In the material below, begin at the line that has "Cozinheiro Jefferson dos", stop after the line that has "Caravana de centroamericanos", and transcribe those lines exactly, without pictures.

Start of DATA SECTION

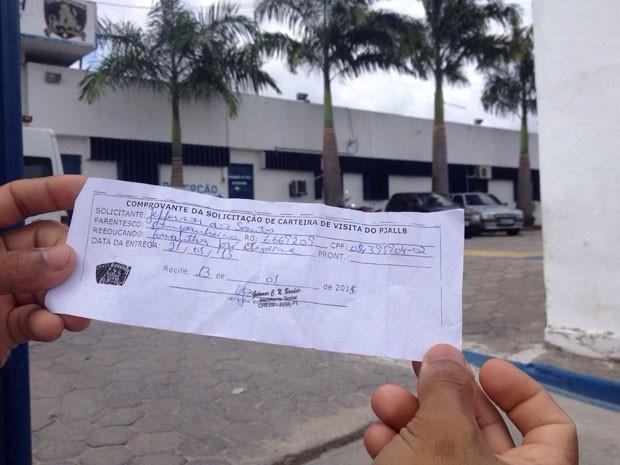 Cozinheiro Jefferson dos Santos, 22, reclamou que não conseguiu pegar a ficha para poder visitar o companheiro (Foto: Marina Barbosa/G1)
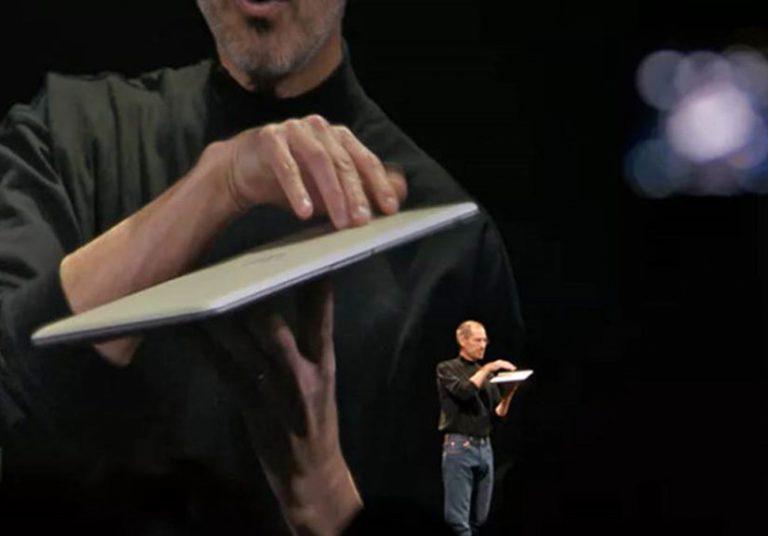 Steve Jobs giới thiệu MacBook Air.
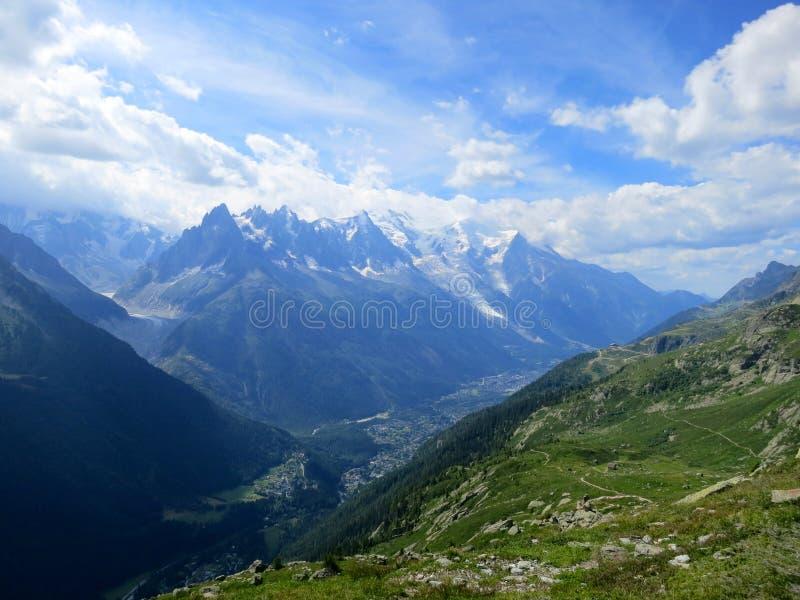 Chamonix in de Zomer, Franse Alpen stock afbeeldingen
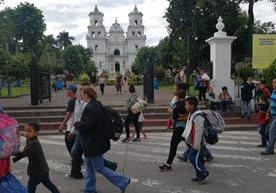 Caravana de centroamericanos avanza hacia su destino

End of DATA SECTION
Start of DATA SECTION

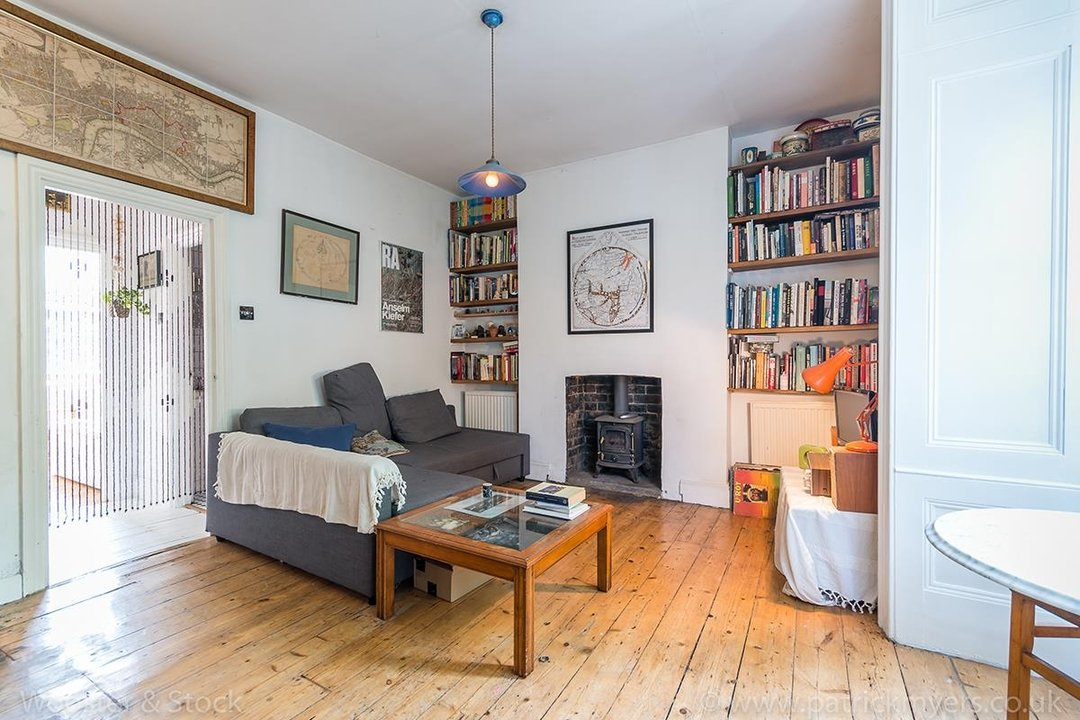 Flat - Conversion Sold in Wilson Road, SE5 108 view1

End of DATA SECTION
Start of DATA SECTION

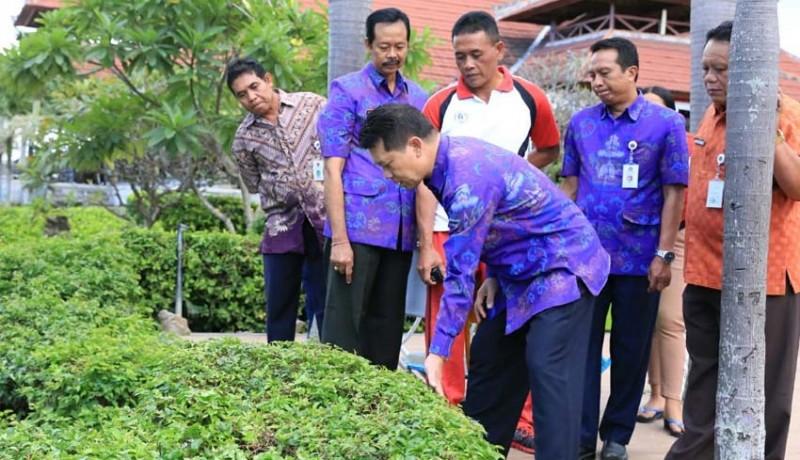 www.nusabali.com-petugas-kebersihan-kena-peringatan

End of DATA SECTION

(SOLUTION BELOW)
 Cozinheiro Jefferson dos Santos, 22, reclamou que não conseguiu pegar a ficha para poder visitar o companheiro (Foto: Marina Barbosa/G1)
 Steve Jobs giới thiệu MacBook Air.
 Chamonix in de Zomer, Franse Alpen stock afbeeldingen
 Caravana de centroamericanos avanza hacia su destino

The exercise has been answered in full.